Erstmals in seiner Amtszeit hat HSV-Trainer Fink die Qual der Wahl. Im Winter soll der Kader von 29 auf 25 Profis reduziert werden

Posen/Hamburg. Es war bereits nach 2 Uhr nachts, als die Hamburger Reisegesellschaft am frühen Donnerstagmorgen endlich am eigenen Stadion eintraf. Und obwohl Trainer Thorsten Fink mehr als vier Stunden Zeit hatte, seine Erkenntnisse von der 1:2-Testspielniederlage bei Lech Posen sacken zu lassen, war er noch immer über die Leistung seiner Reservisten erbost. "Ich erwarte einfach mehr von dem einen oder anderen, der doch um einen Platz in der Startelf kämpfen will", sagte Fink, den besonders die ideen- und leblose zweite Halbzeit gegen den Tabellenfünften der polnischen Liga geärgert hatte, "wirklich viele haben sich in meinen Augen nicht aufgedrängt".

Die alles in allem schwache Leistung gegen Lech Posen überraschte insofern, als der Konkurrenzkampf um die begehrten Plätze zumindest in der Theorie so intensiv wie schon lange nicht mehr geführt werden müsste. Nachdem in dieser Woche auch die Langzeitverletzten Tomas Rincon (Knochenhautentzündung), Gojko Kacar (Fußbruch) und Paul Scharner (Innenbandriss im Knie) wieder ins Mannschaftstraining zurückgekehrt sind, hat Trainer Fink tatsächlich das erste Mal in seiner nun einjährigen Amtszeit so richtig die Qual der Wahl. Besonders im zentralen Mittelfeld, wo zwei der drei Plätze an Rafael van der Vaart und Milan Badelj fest vergeben sind, herrscht ein Gedränge wie selten zuvor.

Mit Platzhalter Tolgay Arslan, Neuzugang Petr Jiracek, den genesenen Rincon und Kacar sowie den zuletzt wenig überzeugenden Jacopo Sala, Robert Tesche und Per Skjelbred kämpfen gleich sieben Profis um den Job des Mittelfeldabräumers. "Rincon und Kacar werden noch ein bisschen brauchen, bis sie wieder bei hundert Prozent sind", schränkte Fink ein, "und Jiracek ist vielseitig einsetzbar.
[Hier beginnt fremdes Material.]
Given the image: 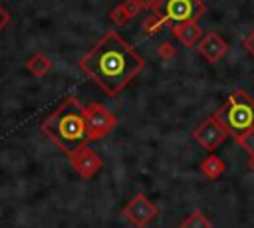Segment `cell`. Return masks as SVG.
Returning a JSON list of instances; mask_svg holds the SVG:
<instances>
[{
    "instance_id": "obj_1",
    "label": "cell",
    "mask_w": 254,
    "mask_h": 228,
    "mask_svg": "<svg viewBox=\"0 0 254 228\" xmlns=\"http://www.w3.org/2000/svg\"><path fill=\"white\" fill-rule=\"evenodd\" d=\"M79 65L109 97H117L145 67V59L117 32H107Z\"/></svg>"
},
{
    "instance_id": "obj_2",
    "label": "cell",
    "mask_w": 254,
    "mask_h": 228,
    "mask_svg": "<svg viewBox=\"0 0 254 228\" xmlns=\"http://www.w3.org/2000/svg\"><path fill=\"white\" fill-rule=\"evenodd\" d=\"M44 131L67 155L79 151L89 141L85 107H81L79 101L73 97L64 99V103L44 123Z\"/></svg>"
},
{
    "instance_id": "obj_3",
    "label": "cell",
    "mask_w": 254,
    "mask_h": 228,
    "mask_svg": "<svg viewBox=\"0 0 254 228\" xmlns=\"http://www.w3.org/2000/svg\"><path fill=\"white\" fill-rule=\"evenodd\" d=\"M212 117L238 141L254 129V99L244 89H234Z\"/></svg>"
},
{
    "instance_id": "obj_4",
    "label": "cell",
    "mask_w": 254,
    "mask_h": 228,
    "mask_svg": "<svg viewBox=\"0 0 254 228\" xmlns=\"http://www.w3.org/2000/svg\"><path fill=\"white\" fill-rule=\"evenodd\" d=\"M204 2L202 0H159V4L153 8V14L165 24H181L189 20H198L204 16Z\"/></svg>"
},
{
    "instance_id": "obj_5",
    "label": "cell",
    "mask_w": 254,
    "mask_h": 228,
    "mask_svg": "<svg viewBox=\"0 0 254 228\" xmlns=\"http://www.w3.org/2000/svg\"><path fill=\"white\" fill-rule=\"evenodd\" d=\"M85 121H87L89 141L101 139L103 135H107L117 125L115 115L101 103H91V105L85 107Z\"/></svg>"
},
{
    "instance_id": "obj_6",
    "label": "cell",
    "mask_w": 254,
    "mask_h": 228,
    "mask_svg": "<svg viewBox=\"0 0 254 228\" xmlns=\"http://www.w3.org/2000/svg\"><path fill=\"white\" fill-rule=\"evenodd\" d=\"M157 214H159V208H157L143 192L135 194V196L127 202V206L123 208V216H125L133 226H137V228L147 226L151 220H155Z\"/></svg>"
},
{
    "instance_id": "obj_7",
    "label": "cell",
    "mask_w": 254,
    "mask_h": 228,
    "mask_svg": "<svg viewBox=\"0 0 254 228\" xmlns=\"http://www.w3.org/2000/svg\"><path fill=\"white\" fill-rule=\"evenodd\" d=\"M192 137H194V141H196L202 149L214 151L218 145H222V143L226 141L228 131L210 115V117H206L196 129H192Z\"/></svg>"
},
{
    "instance_id": "obj_8",
    "label": "cell",
    "mask_w": 254,
    "mask_h": 228,
    "mask_svg": "<svg viewBox=\"0 0 254 228\" xmlns=\"http://www.w3.org/2000/svg\"><path fill=\"white\" fill-rule=\"evenodd\" d=\"M69 157H71V163H73L75 171H77L83 178L95 176V174L101 171V167H103V159H101L95 151H91V149H87V147H81L79 151L71 153Z\"/></svg>"
},
{
    "instance_id": "obj_9",
    "label": "cell",
    "mask_w": 254,
    "mask_h": 228,
    "mask_svg": "<svg viewBox=\"0 0 254 228\" xmlns=\"http://www.w3.org/2000/svg\"><path fill=\"white\" fill-rule=\"evenodd\" d=\"M196 46H198V54H200L208 63L220 61V59L226 56V52H228V42H226L224 38H220L216 32L204 34Z\"/></svg>"
},
{
    "instance_id": "obj_10",
    "label": "cell",
    "mask_w": 254,
    "mask_h": 228,
    "mask_svg": "<svg viewBox=\"0 0 254 228\" xmlns=\"http://www.w3.org/2000/svg\"><path fill=\"white\" fill-rule=\"evenodd\" d=\"M171 32H173V36H175L185 48L196 46V44L200 42V38H202V30H200L198 22H194V20H189V22H181V24L171 26Z\"/></svg>"
},
{
    "instance_id": "obj_11",
    "label": "cell",
    "mask_w": 254,
    "mask_h": 228,
    "mask_svg": "<svg viewBox=\"0 0 254 228\" xmlns=\"http://www.w3.org/2000/svg\"><path fill=\"white\" fill-rule=\"evenodd\" d=\"M143 8L135 2V0H125L121 4H117L111 12H109V20L115 24V26H125L129 20H133Z\"/></svg>"
},
{
    "instance_id": "obj_12",
    "label": "cell",
    "mask_w": 254,
    "mask_h": 228,
    "mask_svg": "<svg viewBox=\"0 0 254 228\" xmlns=\"http://www.w3.org/2000/svg\"><path fill=\"white\" fill-rule=\"evenodd\" d=\"M224 169H226L224 161H222L220 157H216V155H208V157L200 163V172H202L206 178H218V176L224 172Z\"/></svg>"
},
{
    "instance_id": "obj_13",
    "label": "cell",
    "mask_w": 254,
    "mask_h": 228,
    "mask_svg": "<svg viewBox=\"0 0 254 228\" xmlns=\"http://www.w3.org/2000/svg\"><path fill=\"white\" fill-rule=\"evenodd\" d=\"M181 228H212V222H210V218L202 210H192L181 222Z\"/></svg>"
},
{
    "instance_id": "obj_14",
    "label": "cell",
    "mask_w": 254,
    "mask_h": 228,
    "mask_svg": "<svg viewBox=\"0 0 254 228\" xmlns=\"http://www.w3.org/2000/svg\"><path fill=\"white\" fill-rule=\"evenodd\" d=\"M141 28H143V32H145V34H157V32L163 28V22H161V20H159V18H157L153 12H151V14H149V16L143 20Z\"/></svg>"
},
{
    "instance_id": "obj_15",
    "label": "cell",
    "mask_w": 254,
    "mask_h": 228,
    "mask_svg": "<svg viewBox=\"0 0 254 228\" xmlns=\"http://www.w3.org/2000/svg\"><path fill=\"white\" fill-rule=\"evenodd\" d=\"M157 56H159L161 59L169 61V59H173V57L177 56V48H175L171 42H163V44L157 48Z\"/></svg>"
},
{
    "instance_id": "obj_16",
    "label": "cell",
    "mask_w": 254,
    "mask_h": 228,
    "mask_svg": "<svg viewBox=\"0 0 254 228\" xmlns=\"http://www.w3.org/2000/svg\"><path fill=\"white\" fill-rule=\"evenodd\" d=\"M30 67L36 71V75H44V73L48 71V67H50V61H48L44 56H36L34 61L30 63Z\"/></svg>"
},
{
    "instance_id": "obj_17",
    "label": "cell",
    "mask_w": 254,
    "mask_h": 228,
    "mask_svg": "<svg viewBox=\"0 0 254 228\" xmlns=\"http://www.w3.org/2000/svg\"><path fill=\"white\" fill-rule=\"evenodd\" d=\"M236 143H238V145H240V147H242V149H244L248 155H254V129H252V131H250L246 137L238 139Z\"/></svg>"
},
{
    "instance_id": "obj_18",
    "label": "cell",
    "mask_w": 254,
    "mask_h": 228,
    "mask_svg": "<svg viewBox=\"0 0 254 228\" xmlns=\"http://www.w3.org/2000/svg\"><path fill=\"white\" fill-rule=\"evenodd\" d=\"M242 46H244V50L250 54V56H254V30L244 38V42H242Z\"/></svg>"
},
{
    "instance_id": "obj_19",
    "label": "cell",
    "mask_w": 254,
    "mask_h": 228,
    "mask_svg": "<svg viewBox=\"0 0 254 228\" xmlns=\"http://www.w3.org/2000/svg\"><path fill=\"white\" fill-rule=\"evenodd\" d=\"M135 2H137L141 8H151V10L159 4V0H135Z\"/></svg>"
},
{
    "instance_id": "obj_20",
    "label": "cell",
    "mask_w": 254,
    "mask_h": 228,
    "mask_svg": "<svg viewBox=\"0 0 254 228\" xmlns=\"http://www.w3.org/2000/svg\"><path fill=\"white\" fill-rule=\"evenodd\" d=\"M248 169L254 172V155H248Z\"/></svg>"
}]
</instances>
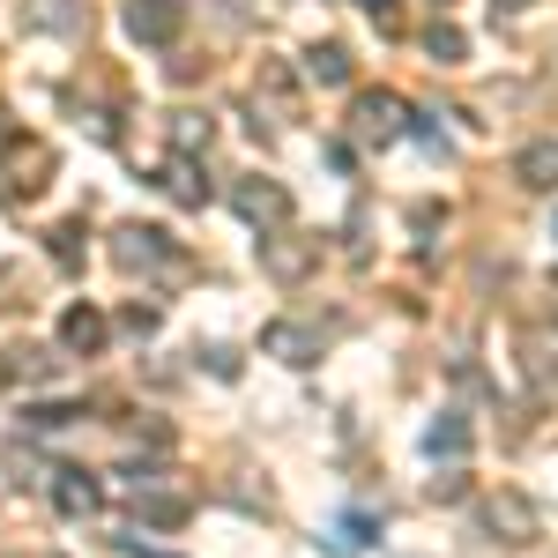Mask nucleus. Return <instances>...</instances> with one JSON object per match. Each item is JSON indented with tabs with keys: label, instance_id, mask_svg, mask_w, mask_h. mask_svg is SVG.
<instances>
[{
	"label": "nucleus",
	"instance_id": "f257e3e1",
	"mask_svg": "<svg viewBox=\"0 0 558 558\" xmlns=\"http://www.w3.org/2000/svg\"><path fill=\"white\" fill-rule=\"evenodd\" d=\"M476 529L484 536H499V544H536V499L529 492H514V484H499V492H484L476 499Z\"/></svg>",
	"mask_w": 558,
	"mask_h": 558
},
{
	"label": "nucleus",
	"instance_id": "bb28decb",
	"mask_svg": "<svg viewBox=\"0 0 558 558\" xmlns=\"http://www.w3.org/2000/svg\"><path fill=\"white\" fill-rule=\"evenodd\" d=\"M120 551H128V558H165V551H142V544H134V536H120Z\"/></svg>",
	"mask_w": 558,
	"mask_h": 558
},
{
	"label": "nucleus",
	"instance_id": "393cba45",
	"mask_svg": "<svg viewBox=\"0 0 558 558\" xmlns=\"http://www.w3.org/2000/svg\"><path fill=\"white\" fill-rule=\"evenodd\" d=\"M120 320H128L134 336H149V328H157V305H128V313H120Z\"/></svg>",
	"mask_w": 558,
	"mask_h": 558
},
{
	"label": "nucleus",
	"instance_id": "dca6fc26",
	"mask_svg": "<svg viewBox=\"0 0 558 558\" xmlns=\"http://www.w3.org/2000/svg\"><path fill=\"white\" fill-rule=\"evenodd\" d=\"M254 89L276 105V112H283V120L299 112V83H291V68H283V60H260V83H254Z\"/></svg>",
	"mask_w": 558,
	"mask_h": 558
},
{
	"label": "nucleus",
	"instance_id": "5701e85b",
	"mask_svg": "<svg viewBox=\"0 0 558 558\" xmlns=\"http://www.w3.org/2000/svg\"><path fill=\"white\" fill-rule=\"evenodd\" d=\"M357 8H365L380 31H402V0H357Z\"/></svg>",
	"mask_w": 558,
	"mask_h": 558
},
{
	"label": "nucleus",
	"instance_id": "4468645a",
	"mask_svg": "<svg viewBox=\"0 0 558 558\" xmlns=\"http://www.w3.org/2000/svg\"><path fill=\"white\" fill-rule=\"evenodd\" d=\"M425 454H432V462H439V454H447V462H462V454H470V417H462V410H447V417L425 432Z\"/></svg>",
	"mask_w": 558,
	"mask_h": 558
},
{
	"label": "nucleus",
	"instance_id": "a211bd4d",
	"mask_svg": "<svg viewBox=\"0 0 558 558\" xmlns=\"http://www.w3.org/2000/svg\"><path fill=\"white\" fill-rule=\"evenodd\" d=\"M305 75L328 83V89H343L350 83V52H343V45H313V52H305Z\"/></svg>",
	"mask_w": 558,
	"mask_h": 558
},
{
	"label": "nucleus",
	"instance_id": "6e6552de",
	"mask_svg": "<svg viewBox=\"0 0 558 558\" xmlns=\"http://www.w3.org/2000/svg\"><path fill=\"white\" fill-rule=\"evenodd\" d=\"M260 350L283 357V365H313V357H320V328H305V320H268V328H260Z\"/></svg>",
	"mask_w": 558,
	"mask_h": 558
},
{
	"label": "nucleus",
	"instance_id": "f03ea898",
	"mask_svg": "<svg viewBox=\"0 0 558 558\" xmlns=\"http://www.w3.org/2000/svg\"><path fill=\"white\" fill-rule=\"evenodd\" d=\"M231 209L246 216L254 231H283V223H291V186H283V179L246 172V179H231Z\"/></svg>",
	"mask_w": 558,
	"mask_h": 558
},
{
	"label": "nucleus",
	"instance_id": "4be33fe9",
	"mask_svg": "<svg viewBox=\"0 0 558 558\" xmlns=\"http://www.w3.org/2000/svg\"><path fill=\"white\" fill-rule=\"evenodd\" d=\"M172 142H179V149H186V157H194V149H209V120H202V112H179Z\"/></svg>",
	"mask_w": 558,
	"mask_h": 558
},
{
	"label": "nucleus",
	"instance_id": "9d476101",
	"mask_svg": "<svg viewBox=\"0 0 558 558\" xmlns=\"http://www.w3.org/2000/svg\"><path fill=\"white\" fill-rule=\"evenodd\" d=\"M134 514L149 521V529H179V521L194 514V499L186 492H165V476H149V484H134Z\"/></svg>",
	"mask_w": 558,
	"mask_h": 558
},
{
	"label": "nucleus",
	"instance_id": "0eeeda50",
	"mask_svg": "<svg viewBox=\"0 0 558 558\" xmlns=\"http://www.w3.org/2000/svg\"><path fill=\"white\" fill-rule=\"evenodd\" d=\"M45 179H52V149H45V142L8 149V157H0V202H31Z\"/></svg>",
	"mask_w": 558,
	"mask_h": 558
},
{
	"label": "nucleus",
	"instance_id": "f8f14e48",
	"mask_svg": "<svg viewBox=\"0 0 558 558\" xmlns=\"http://www.w3.org/2000/svg\"><path fill=\"white\" fill-rule=\"evenodd\" d=\"M60 350L97 357V350H105V313H97V305H68V320H60Z\"/></svg>",
	"mask_w": 558,
	"mask_h": 558
},
{
	"label": "nucleus",
	"instance_id": "9b49d317",
	"mask_svg": "<svg viewBox=\"0 0 558 558\" xmlns=\"http://www.w3.org/2000/svg\"><path fill=\"white\" fill-rule=\"evenodd\" d=\"M514 179L529 186V194H558V134H544V142H529V149H521Z\"/></svg>",
	"mask_w": 558,
	"mask_h": 558
},
{
	"label": "nucleus",
	"instance_id": "2eb2a0df",
	"mask_svg": "<svg viewBox=\"0 0 558 558\" xmlns=\"http://www.w3.org/2000/svg\"><path fill=\"white\" fill-rule=\"evenodd\" d=\"M31 31H60V38H83V8H75V0H31Z\"/></svg>",
	"mask_w": 558,
	"mask_h": 558
},
{
	"label": "nucleus",
	"instance_id": "20e7f679",
	"mask_svg": "<svg viewBox=\"0 0 558 558\" xmlns=\"http://www.w3.org/2000/svg\"><path fill=\"white\" fill-rule=\"evenodd\" d=\"M350 128H357V142H402V134H410V105H402L395 89H357Z\"/></svg>",
	"mask_w": 558,
	"mask_h": 558
},
{
	"label": "nucleus",
	"instance_id": "7ed1b4c3",
	"mask_svg": "<svg viewBox=\"0 0 558 558\" xmlns=\"http://www.w3.org/2000/svg\"><path fill=\"white\" fill-rule=\"evenodd\" d=\"M112 260H120L128 276H149V268H172L179 246H172L165 223H120V231H112Z\"/></svg>",
	"mask_w": 558,
	"mask_h": 558
},
{
	"label": "nucleus",
	"instance_id": "cd10ccee",
	"mask_svg": "<svg viewBox=\"0 0 558 558\" xmlns=\"http://www.w3.org/2000/svg\"><path fill=\"white\" fill-rule=\"evenodd\" d=\"M0 387H8V357H0Z\"/></svg>",
	"mask_w": 558,
	"mask_h": 558
},
{
	"label": "nucleus",
	"instance_id": "39448f33",
	"mask_svg": "<svg viewBox=\"0 0 558 558\" xmlns=\"http://www.w3.org/2000/svg\"><path fill=\"white\" fill-rule=\"evenodd\" d=\"M260 268H268L276 283H305V276L320 268V239H299L291 223H283V231H260Z\"/></svg>",
	"mask_w": 558,
	"mask_h": 558
},
{
	"label": "nucleus",
	"instance_id": "423d86ee",
	"mask_svg": "<svg viewBox=\"0 0 558 558\" xmlns=\"http://www.w3.org/2000/svg\"><path fill=\"white\" fill-rule=\"evenodd\" d=\"M128 38L134 45H179V31H186V0H128Z\"/></svg>",
	"mask_w": 558,
	"mask_h": 558
},
{
	"label": "nucleus",
	"instance_id": "ddd939ff",
	"mask_svg": "<svg viewBox=\"0 0 558 558\" xmlns=\"http://www.w3.org/2000/svg\"><path fill=\"white\" fill-rule=\"evenodd\" d=\"M165 194H172V202H186V209H202V202H209V179H202V165H194L186 149L165 165Z\"/></svg>",
	"mask_w": 558,
	"mask_h": 558
},
{
	"label": "nucleus",
	"instance_id": "aec40b11",
	"mask_svg": "<svg viewBox=\"0 0 558 558\" xmlns=\"http://www.w3.org/2000/svg\"><path fill=\"white\" fill-rule=\"evenodd\" d=\"M75 417H83L75 402H38V410H23V425H31V432H60V425H75Z\"/></svg>",
	"mask_w": 558,
	"mask_h": 558
},
{
	"label": "nucleus",
	"instance_id": "b1692460",
	"mask_svg": "<svg viewBox=\"0 0 558 558\" xmlns=\"http://www.w3.org/2000/svg\"><path fill=\"white\" fill-rule=\"evenodd\" d=\"M336 544H343V551H357V544H373V521H365V514H350V521H343V536H336Z\"/></svg>",
	"mask_w": 558,
	"mask_h": 558
},
{
	"label": "nucleus",
	"instance_id": "412c9836",
	"mask_svg": "<svg viewBox=\"0 0 558 558\" xmlns=\"http://www.w3.org/2000/svg\"><path fill=\"white\" fill-rule=\"evenodd\" d=\"M8 373H23V380H60V357H52V350H23V357H8Z\"/></svg>",
	"mask_w": 558,
	"mask_h": 558
},
{
	"label": "nucleus",
	"instance_id": "a878e982",
	"mask_svg": "<svg viewBox=\"0 0 558 558\" xmlns=\"http://www.w3.org/2000/svg\"><path fill=\"white\" fill-rule=\"evenodd\" d=\"M536 0H492V15H529Z\"/></svg>",
	"mask_w": 558,
	"mask_h": 558
},
{
	"label": "nucleus",
	"instance_id": "6ab92c4d",
	"mask_svg": "<svg viewBox=\"0 0 558 558\" xmlns=\"http://www.w3.org/2000/svg\"><path fill=\"white\" fill-rule=\"evenodd\" d=\"M45 239H52V260H60V268H75V260H83V216H68V223H52V231H45Z\"/></svg>",
	"mask_w": 558,
	"mask_h": 558
},
{
	"label": "nucleus",
	"instance_id": "1a4fd4ad",
	"mask_svg": "<svg viewBox=\"0 0 558 558\" xmlns=\"http://www.w3.org/2000/svg\"><path fill=\"white\" fill-rule=\"evenodd\" d=\"M52 507H60L68 521H89L97 507H105V484H97L89 470H52Z\"/></svg>",
	"mask_w": 558,
	"mask_h": 558
},
{
	"label": "nucleus",
	"instance_id": "f3484780",
	"mask_svg": "<svg viewBox=\"0 0 558 558\" xmlns=\"http://www.w3.org/2000/svg\"><path fill=\"white\" fill-rule=\"evenodd\" d=\"M425 52L439 60V68H462V60H470V38H462V31L439 15V23H425Z\"/></svg>",
	"mask_w": 558,
	"mask_h": 558
}]
</instances>
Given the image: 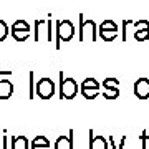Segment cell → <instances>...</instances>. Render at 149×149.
Masks as SVG:
<instances>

Deswegen haben wir ihn ja geholt." Gegen Fürth soll der Tscheche, der seinen Platz lediglich wegen eines unberechtigten Platzverweises gegen Frankfurt hatte räumen müssen, für den verletzten Ivo Ilicevic ins linke Mittelfeld ausweichen.

Die in Polen enttäuschenden Sala, Tesche und Skjelbred dürften dem verschärften Konkurrenzkampf dagegen eher früher als später zum Opfer fallen. Nachdem bereits im Sommer Sportchef Frank Arnesen aus Kostengründen erfolglos versucht hatte, Interessenten für das Trio zu finden, will der Däne im Winter einen erneuten Versuch wagen. "Wir wissen ganz genau, dass wir einen zu großen Kader haben", sagt Arnesen, "unser Ziel muss es sein, den Kader von 29 auf 25 Spieler zu reduzieren."

Ein Verkaufskandidat bleibt auch weiterhin Großverdiener Slobodan Rajkovic. Der zu den Amateuren strafversetzte Serbe hatte zwar angekündigt, sich nach seiner herben Kritik an Trainer Fink im Sommer entschuldigen zu wollen. Eine Begnadigung des impulsiven Abwehrmanns dürfte es so schnell allerdings nicht geben. Mit dem gesetzten Heiko Westermann sowie den Innenverteidigern Michael Mancienne, Jeffrey Bruma und dem genesenen Scharner ist das Abwehrzentrum zumindest quantitativ mehr als ausreichend besetzt. Quantitativ und qualitativ unterbesetzt bleibt lediglich der Angriff, in dem nur Artjoms Rudnevs eine echte Perspektive hat. Konkurrent Marcus Berg dürfte bei entsprechenden Angeboten im Winter gehen, nach Ersatz wird bereits gefahndet.